City Attorneys Jay Rubin and John Appel were consulted to address Hechler’s claims, Appel taking the lead. Appel wrote a letter to Swingle on Sept. 2, which was not made public.
Appel said, via conference call during the city commission Sept. 14 meeting, the city “can change its policy at any time,” and the new ordinance “does not violate any legally protected interest.”
The city will not honor its promise to the existing 80 owners; will not “grandfather them in.”
The other city commissioners agreed creating two classes of customer was too hard on the utility office, supported by Appel, who said non-solar customers could claim they are subsidizing solar-system owners and that threat was the greater liability.
Henceforth, systems will not be restricted in size and the city only has to buy excess kilowatts produced “within the city’s needs.”
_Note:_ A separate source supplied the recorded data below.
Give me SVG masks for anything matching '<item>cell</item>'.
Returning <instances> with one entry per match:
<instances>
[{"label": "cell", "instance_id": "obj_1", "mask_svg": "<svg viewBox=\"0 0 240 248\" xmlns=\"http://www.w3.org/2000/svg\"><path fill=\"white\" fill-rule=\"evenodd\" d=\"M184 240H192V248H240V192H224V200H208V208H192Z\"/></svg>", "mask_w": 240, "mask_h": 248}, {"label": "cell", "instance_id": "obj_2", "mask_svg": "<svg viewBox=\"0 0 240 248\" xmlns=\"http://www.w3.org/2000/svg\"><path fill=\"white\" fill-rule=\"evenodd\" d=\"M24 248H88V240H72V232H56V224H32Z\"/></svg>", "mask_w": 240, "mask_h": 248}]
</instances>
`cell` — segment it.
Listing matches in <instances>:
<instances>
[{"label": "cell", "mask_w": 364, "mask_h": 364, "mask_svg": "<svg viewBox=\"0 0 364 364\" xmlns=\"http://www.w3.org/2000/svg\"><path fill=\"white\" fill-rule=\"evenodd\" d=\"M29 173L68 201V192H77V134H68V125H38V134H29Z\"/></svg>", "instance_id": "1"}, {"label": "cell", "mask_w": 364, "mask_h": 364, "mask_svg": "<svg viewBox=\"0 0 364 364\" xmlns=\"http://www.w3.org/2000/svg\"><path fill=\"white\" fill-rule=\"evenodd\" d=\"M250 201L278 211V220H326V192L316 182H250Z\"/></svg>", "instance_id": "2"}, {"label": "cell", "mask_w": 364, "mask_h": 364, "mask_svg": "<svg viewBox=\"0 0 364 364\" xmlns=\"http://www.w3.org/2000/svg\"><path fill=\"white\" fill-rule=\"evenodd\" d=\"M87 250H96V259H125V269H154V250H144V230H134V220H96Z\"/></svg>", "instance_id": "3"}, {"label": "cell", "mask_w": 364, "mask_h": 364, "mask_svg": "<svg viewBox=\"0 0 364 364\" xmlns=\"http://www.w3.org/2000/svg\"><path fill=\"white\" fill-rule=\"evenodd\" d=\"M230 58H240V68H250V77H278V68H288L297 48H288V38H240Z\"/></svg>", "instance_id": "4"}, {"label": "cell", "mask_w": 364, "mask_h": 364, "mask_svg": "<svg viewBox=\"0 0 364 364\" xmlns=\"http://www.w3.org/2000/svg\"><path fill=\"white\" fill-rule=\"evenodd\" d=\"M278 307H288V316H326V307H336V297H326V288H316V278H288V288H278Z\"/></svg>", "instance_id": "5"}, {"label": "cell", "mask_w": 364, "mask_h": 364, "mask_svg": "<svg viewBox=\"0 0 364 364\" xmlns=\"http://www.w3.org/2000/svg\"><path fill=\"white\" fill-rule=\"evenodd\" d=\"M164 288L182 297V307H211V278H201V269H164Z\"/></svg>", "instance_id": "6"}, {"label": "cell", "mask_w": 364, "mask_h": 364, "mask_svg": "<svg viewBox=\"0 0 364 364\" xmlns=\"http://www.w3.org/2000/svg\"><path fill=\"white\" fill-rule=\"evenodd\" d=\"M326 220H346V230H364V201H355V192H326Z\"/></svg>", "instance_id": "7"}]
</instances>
The city will decide in January whether it will purchase private owners’ excess kilowatts. If it does buy the excess power, private owners will be paid the yearly average kilowatt-hour wholesale rate, to be calculated in January, since it fluctuates throughout the year.
Perhaps we, who have solar already should sue the city. I wonder if any of us are lawyers who the rest of us can hire.
Anybody out there?
I had a solar system installed in May. The contractor has submitted the paperwork to the City but it has gone nowhere. My permit has expired because of this delay. Meanwhile, I am paying the City for my electricity, making payments on the system and will probably owe a fee to renew the permit. I too need legal advice.
That’s awful Carol. In my opinion it’s not just this solar decision that I object to. It’s the city trying to make money off tax paying citizens.
A city should tax its citizens for what it needs to run the city. Running the city, IMO, does not include spending 1/2 million dollars yearly on a golf course and airport. Those enterprises should be encouraged by the city but in public ownership.
I don’t WANT to sue the city; I want the city government to do its job
This really shows we need new people running our city. We need to VOTE FOR A NEW MAYOR and for the others they need to do what is right for all, not just for themselves.